Published in 2014, Klein’s This Changes Everything: Capitalism vs. the Climate exposes the relationship between corporate capitalism and climate change. Throughout the book, Klein tells the story of her own reckoning with climate change. Employing a combination of personal anecdotes from her research and hard climate data into a worrisome wake-up call for the West.
How did we get to this turning point? This question, central to Klein’s analysis, doesn’t have a simple answer. Klein proposes, however, a number of factors that hurried us along including over-consumption, free-trade, and corporate investment in climate denial initiatives.
Klein begins her book by examining Western consumption patterns. She critiques de-industrializing wealthy nations for being those most responsible for our current climate predicament. De-industrializing nations, or nations that previously underwent a technological expansion that resulted in the majority of the current pollutants, include the United States and the United Kingdom. Zeroing-in on the expansion of free-market capitalism, Klein prescribes a corrective path for the West: “less consumption (except among the poor), less trade (as we relocalize our economies), and less private investment in producing for excessive consumption.” By following this path, Klein believes Western nations can work to redistribute the large sums of wealth collected during the age of imperialism at the expense of nations like China and India, who are only now undergoing their own massive economic growth.

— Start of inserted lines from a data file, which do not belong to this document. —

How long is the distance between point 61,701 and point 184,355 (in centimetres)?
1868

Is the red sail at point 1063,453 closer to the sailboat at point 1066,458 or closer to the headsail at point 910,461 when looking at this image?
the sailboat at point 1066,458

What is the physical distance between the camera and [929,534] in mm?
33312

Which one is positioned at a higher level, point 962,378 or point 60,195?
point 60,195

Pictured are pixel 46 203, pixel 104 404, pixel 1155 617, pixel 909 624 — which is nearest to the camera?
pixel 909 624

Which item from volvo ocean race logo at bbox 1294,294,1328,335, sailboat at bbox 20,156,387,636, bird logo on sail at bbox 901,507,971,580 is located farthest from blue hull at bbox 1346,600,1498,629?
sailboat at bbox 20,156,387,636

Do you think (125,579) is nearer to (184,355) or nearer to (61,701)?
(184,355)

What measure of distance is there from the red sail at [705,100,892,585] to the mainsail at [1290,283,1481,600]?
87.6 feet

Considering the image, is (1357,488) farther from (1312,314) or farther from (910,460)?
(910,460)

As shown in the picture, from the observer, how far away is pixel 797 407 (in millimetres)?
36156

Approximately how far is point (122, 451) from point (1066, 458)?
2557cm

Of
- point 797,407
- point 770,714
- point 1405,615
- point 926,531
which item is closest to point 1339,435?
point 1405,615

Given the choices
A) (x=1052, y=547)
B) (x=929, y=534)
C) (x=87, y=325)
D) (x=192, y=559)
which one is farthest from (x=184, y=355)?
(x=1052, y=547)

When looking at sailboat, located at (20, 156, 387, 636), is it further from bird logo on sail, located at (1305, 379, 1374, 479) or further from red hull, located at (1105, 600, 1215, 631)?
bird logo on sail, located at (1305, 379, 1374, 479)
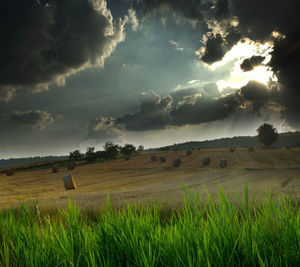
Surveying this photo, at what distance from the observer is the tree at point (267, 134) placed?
8250 centimetres

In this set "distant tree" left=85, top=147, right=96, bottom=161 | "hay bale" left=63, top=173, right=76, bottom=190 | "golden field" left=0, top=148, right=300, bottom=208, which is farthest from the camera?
"distant tree" left=85, top=147, right=96, bottom=161

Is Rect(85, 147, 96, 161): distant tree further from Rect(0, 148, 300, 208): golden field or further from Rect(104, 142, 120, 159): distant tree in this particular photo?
Rect(0, 148, 300, 208): golden field

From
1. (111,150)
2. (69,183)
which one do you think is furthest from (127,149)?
(69,183)

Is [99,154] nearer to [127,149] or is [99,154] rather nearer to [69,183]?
[127,149]

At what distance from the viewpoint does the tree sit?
271ft

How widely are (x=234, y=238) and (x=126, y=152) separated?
60563 mm

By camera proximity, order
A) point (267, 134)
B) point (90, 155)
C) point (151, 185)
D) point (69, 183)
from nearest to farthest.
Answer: point (151, 185)
point (69, 183)
point (90, 155)
point (267, 134)

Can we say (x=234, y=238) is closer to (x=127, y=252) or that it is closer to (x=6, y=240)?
(x=127, y=252)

For hundreds of years, industrialized nations have been exploiting the Earth. Yet, these nations don’t face the brunt of the devastation. Instead, those most affected are historically marginalized groups, including Indigenous peoples, across the world. Specifically, Klein recounts stories from the First Nations people of Canada, to the Micronesian Island Nations, and farther, to the Niger Delta. Klein calls on post-industrial nations to lead the way in emissions reductions since they are most responsible for creating this climate disaster. Seeing this moment as an opportunity “to reckon, as our ancestors did, with our vulnerability to the elements that make up both the planet and our bodies,” rather than fight literally to the death to extract every last fossil fuel deposit on the planet, Klein’s work emphasizes a cooperative approach instead of the volatile alternative.

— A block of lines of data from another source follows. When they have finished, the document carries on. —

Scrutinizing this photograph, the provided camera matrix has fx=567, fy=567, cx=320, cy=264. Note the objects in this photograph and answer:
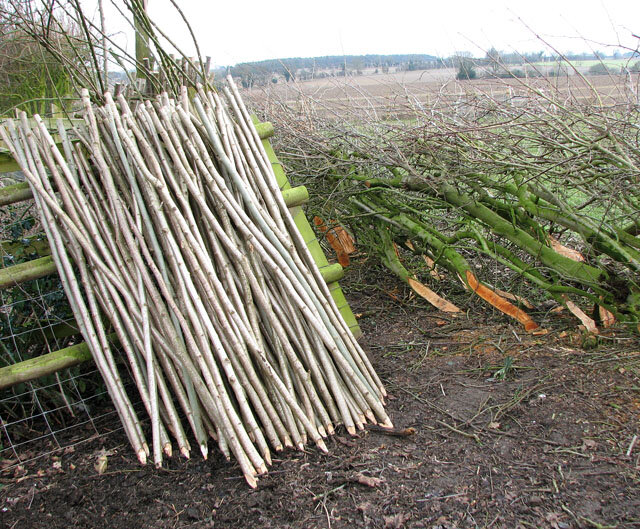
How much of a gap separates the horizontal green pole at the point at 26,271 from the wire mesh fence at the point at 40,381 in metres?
0.10

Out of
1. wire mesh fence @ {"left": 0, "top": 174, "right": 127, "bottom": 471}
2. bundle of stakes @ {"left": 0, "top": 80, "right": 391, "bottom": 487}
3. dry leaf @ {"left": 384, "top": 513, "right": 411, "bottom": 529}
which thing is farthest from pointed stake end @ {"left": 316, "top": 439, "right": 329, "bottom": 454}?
wire mesh fence @ {"left": 0, "top": 174, "right": 127, "bottom": 471}

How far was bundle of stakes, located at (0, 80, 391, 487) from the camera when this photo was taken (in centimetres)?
221

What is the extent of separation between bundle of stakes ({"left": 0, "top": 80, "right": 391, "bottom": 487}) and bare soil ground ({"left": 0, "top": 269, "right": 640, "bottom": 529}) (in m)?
0.13

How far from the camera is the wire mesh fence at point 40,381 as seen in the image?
2.56 m

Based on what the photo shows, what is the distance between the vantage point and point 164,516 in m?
1.96

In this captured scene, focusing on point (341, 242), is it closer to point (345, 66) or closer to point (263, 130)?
point (345, 66)

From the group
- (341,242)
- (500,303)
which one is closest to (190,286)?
(500,303)

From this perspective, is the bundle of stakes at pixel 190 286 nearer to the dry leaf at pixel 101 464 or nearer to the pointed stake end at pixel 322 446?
the pointed stake end at pixel 322 446

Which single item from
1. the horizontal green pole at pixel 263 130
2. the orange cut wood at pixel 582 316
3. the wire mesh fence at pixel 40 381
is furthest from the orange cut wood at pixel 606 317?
the wire mesh fence at pixel 40 381

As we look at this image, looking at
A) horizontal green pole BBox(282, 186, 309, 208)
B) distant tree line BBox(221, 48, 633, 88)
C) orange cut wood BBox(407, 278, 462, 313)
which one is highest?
distant tree line BBox(221, 48, 633, 88)

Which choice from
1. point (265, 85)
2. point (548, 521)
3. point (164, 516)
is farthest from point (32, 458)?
point (265, 85)

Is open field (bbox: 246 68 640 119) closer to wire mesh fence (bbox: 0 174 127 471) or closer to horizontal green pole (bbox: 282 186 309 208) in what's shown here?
horizontal green pole (bbox: 282 186 309 208)

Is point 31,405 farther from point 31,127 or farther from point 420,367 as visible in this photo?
point 420,367

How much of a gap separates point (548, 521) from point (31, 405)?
7.49ft
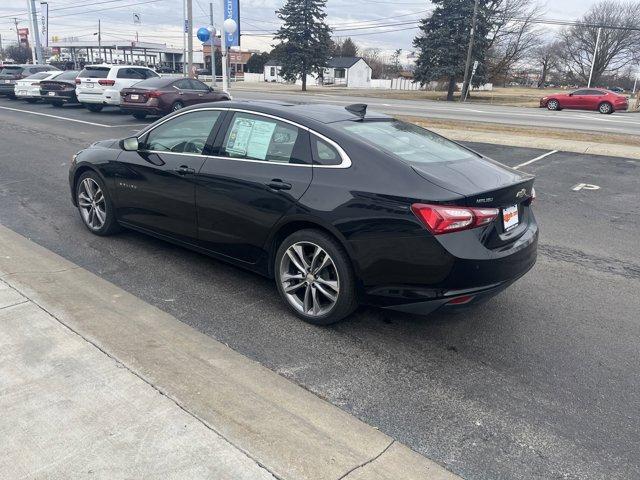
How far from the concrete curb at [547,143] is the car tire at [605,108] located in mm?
18522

Next, Klein calls extractivism to the stand. Defined as “a nonreciprocal, dominance-based relationship with the earth,” extractivist policies rely on taking as much as possible. Klein states that extractivist policies work by “turning living complex ecosystems into natural resources” and reduce “human beings…into labor.” An objectification of life, extractivism places a value on living things, not for the sake of life, but for their profitability, encouraged by Western consumer culture. To overcome the pervasive extractivist culture that Western capitalism perpetuates, Klein calls on wealthy nations to work with developing nations. Instead of outsourcing production to access cheap labor and avoid emissions penalties, Klein recommends that Western nations work to localize their economies once more.

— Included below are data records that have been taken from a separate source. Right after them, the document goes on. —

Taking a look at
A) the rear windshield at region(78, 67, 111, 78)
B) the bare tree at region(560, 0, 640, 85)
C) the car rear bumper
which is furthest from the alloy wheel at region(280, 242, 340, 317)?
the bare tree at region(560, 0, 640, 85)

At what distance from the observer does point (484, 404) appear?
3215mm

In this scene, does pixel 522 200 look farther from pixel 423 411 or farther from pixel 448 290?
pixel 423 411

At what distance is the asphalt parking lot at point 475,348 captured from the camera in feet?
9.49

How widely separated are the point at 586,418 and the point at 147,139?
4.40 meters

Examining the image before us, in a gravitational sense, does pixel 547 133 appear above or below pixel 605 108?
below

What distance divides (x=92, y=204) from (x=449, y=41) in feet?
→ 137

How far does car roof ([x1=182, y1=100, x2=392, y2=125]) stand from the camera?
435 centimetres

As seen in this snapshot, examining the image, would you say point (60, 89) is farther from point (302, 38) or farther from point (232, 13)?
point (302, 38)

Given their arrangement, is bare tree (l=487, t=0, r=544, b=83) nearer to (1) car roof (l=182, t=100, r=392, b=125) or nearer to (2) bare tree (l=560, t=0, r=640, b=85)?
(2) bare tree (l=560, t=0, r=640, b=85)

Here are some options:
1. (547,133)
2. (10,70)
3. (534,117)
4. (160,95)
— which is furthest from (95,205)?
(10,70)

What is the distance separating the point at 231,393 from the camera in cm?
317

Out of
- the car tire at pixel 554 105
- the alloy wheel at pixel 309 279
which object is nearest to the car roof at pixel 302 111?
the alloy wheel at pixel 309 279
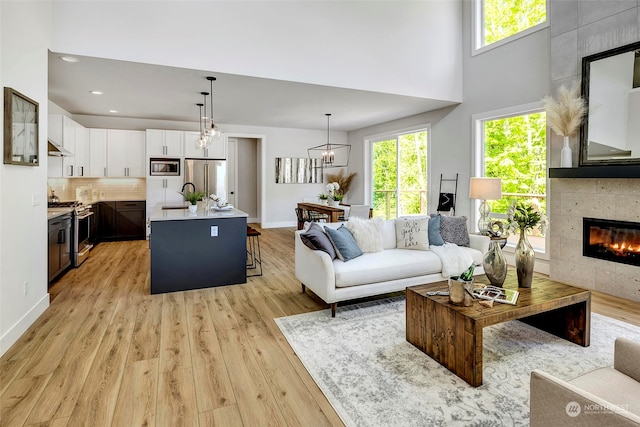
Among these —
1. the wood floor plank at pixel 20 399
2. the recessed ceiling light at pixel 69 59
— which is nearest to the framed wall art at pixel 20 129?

This Changes Everything tells the harrowing story of how unregulated capitalism landed us in a climate disaster. Leaving us with much-needed hope, Klein encourages her readers to channel their frustration at the system into actionable climate activism. The Sunrise Movement, a growing youth movement that values non-violent action rather than traditional bureaucratic approaches, exemplifies the message behind Klein’s book: it’s not enough for us to recycle our bottles and purchase carbon offsets. Rather, we must elect leaders who put our planet’s future ahead of wealth accumulation. In 2020 alone the Sunrise Movement has met with President-elect Joe Biden to help formulate his climate plan, in addition to placing millions of phone calls on his behalf prior to the election. This massive achievement emphasizes the power of collective action and the desire among young people to hold our representatives accountable for the current state of our planet.
Klein’s final takeaway? Live nonextractively. This means “relying overwhelmingly on resources that can be continuously regenerated” like solar power and sourcing food from sustainable farming methods “that protect soil fertility.” Individuals alone cannot solve this crisis. If we as a species want to not only survive but continue growing in the coming decades, it’s crucial that those in power have the best interests of the planet in mind. In addition to this, we must supply “energy from methods that harness the ever-renewing strength of the sun, wind, and waves” and use “our metals from recycled and reused sources.” Readers and leaders alike must choose for themselves whether to continue on a path of climate ignorance or to embrace environmental justice through sustainability and nonextraction.